DOCUMENT PASSAGE.
■ ■ ■ ■

In a historic development, the World Health Organization announced on Wednesday that it is endorsing the widespread use of the first-ever vaccine against the mosquito-borne disease that kills 400,000 a year: Malaria.
The WHO endorsement comes after the pilot programs the agency deployed in Ghana, Kenya, and Malawi since 2019, wherein the vaccine was administered to 800,000 children, CNN reported. The program proved that the RTS,S/AS01 vaccine, known as Mosquirix, is feasible, safe and cost-effective to deploy and reduce severe malaria by 30 percent, the WHO said in a press release.
In Africa, malaria continues to be a main cause of childhood illness and death, with 260,000 African kids under the age of succumbing to the disease annually.
Malaria Vaccine Efficacy Rate
WHO Director-General Dr. Tedros Adhanom Ghebreyesus described the WHO recommendation as a "historic moment." He said utilizing the vaccine in addition to present tools to stop malaria "could save tens of thousands of young lives each year."
The release said it is recommending the widespread use of the malaria vaccine among children in sub-Saharan Africa and in other regions with moderate to high P. falciparum malaria transmission.
While most vaccines fight viruses and bacteria, this is the first time the WHO endorsed a widespread use of a vaccine against a human parasite, Agence France-Presse stressed in a report on Yahoo! News. The vaccine works against plasmodium falciparum, one of five malaria parasite species and the most fatal.
RTS,S/AS01 offers an efficacy rate of preventing 39 percent of malaria cases and 29 percent of severe cases--which are based on trials among small African children, Engadget posted. While it looks low, the effectiveness can be boosted by combining it with anti-malarial tools such as bed netting and insecticide.
WHO Global Malaria Programme Director Pedro Alonso emphasized that from a "scientific perspective, this is a massive breakthrough."
The WHO noted that in every two minutes, a child dies of malaria. Half of the malaria deaths globally are in six sub-Saharan African countries, with almost a quarter of those in Nigeria alone, agency figures noted.
Symptoms of the disease include fever, headaches, and muscle pain, which precedes chills, fever and sweating.

■ ■ ■ ■

RECORDS SHOWN.
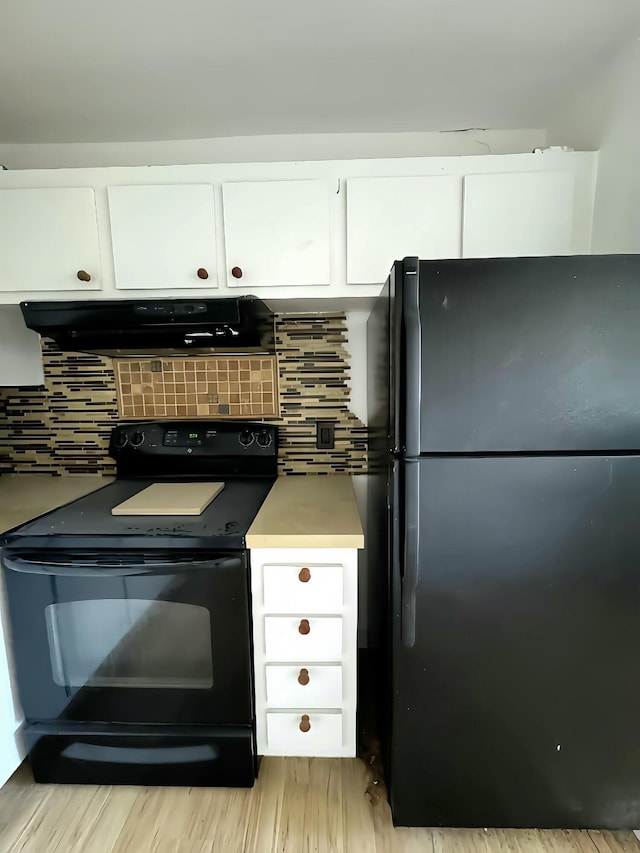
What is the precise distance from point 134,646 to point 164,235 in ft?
4.32

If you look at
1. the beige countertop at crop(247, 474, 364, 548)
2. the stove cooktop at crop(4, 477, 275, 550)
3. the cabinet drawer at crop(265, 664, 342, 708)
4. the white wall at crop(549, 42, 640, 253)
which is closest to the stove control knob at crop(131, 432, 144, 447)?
the stove cooktop at crop(4, 477, 275, 550)

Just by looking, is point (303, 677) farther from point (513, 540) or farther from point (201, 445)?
point (201, 445)

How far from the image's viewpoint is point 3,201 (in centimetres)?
149

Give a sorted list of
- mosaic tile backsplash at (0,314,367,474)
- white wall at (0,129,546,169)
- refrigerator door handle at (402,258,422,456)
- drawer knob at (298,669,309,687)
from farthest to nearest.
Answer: mosaic tile backsplash at (0,314,367,474)
white wall at (0,129,546,169)
drawer knob at (298,669,309,687)
refrigerator door handle at (402,258,422,456)

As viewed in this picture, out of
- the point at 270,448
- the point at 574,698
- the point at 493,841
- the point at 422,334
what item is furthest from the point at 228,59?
the point at 493,841

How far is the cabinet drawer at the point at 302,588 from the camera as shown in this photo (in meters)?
1.30

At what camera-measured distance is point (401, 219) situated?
1431 mm

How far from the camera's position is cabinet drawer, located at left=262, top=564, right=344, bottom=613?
1.30 m

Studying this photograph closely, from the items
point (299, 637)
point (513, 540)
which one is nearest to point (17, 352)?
point (299, 637)

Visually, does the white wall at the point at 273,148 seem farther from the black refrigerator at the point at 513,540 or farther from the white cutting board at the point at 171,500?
the white cutting board at the point at 171,500

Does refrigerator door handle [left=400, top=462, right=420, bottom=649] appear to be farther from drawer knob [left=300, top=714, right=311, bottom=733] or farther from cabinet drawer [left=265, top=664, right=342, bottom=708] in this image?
drawer knob [left=300, top=714, right=311, bottom=733]

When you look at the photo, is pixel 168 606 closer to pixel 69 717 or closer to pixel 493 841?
pixel 69 717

■ ■ ■ ■

YOUR OBJECTIVE.
Decide whether each statement agrees with the malaria vaccine report. Answer yes or no and quote the words of the report that settle it.
1. The pilot programs gave the vaccine to 800,000 children.
2. The vaccine works against all five malaria parasite species.
3. Half of the world's malaria deaths occur in six sub-Saharan African countries.
The items have nothing to do with the malaria vaccine report.

WRITTEN REPLY.
1. Yes: "wherein the vaccine was administered to 800,000 children"
2. No: "The vaccine works against plasmodium falciparum, one of five malaria parasite species and the most fatal."
3. Yes: "Half of the malaria deaths globally are in six sub-Saharan African countries"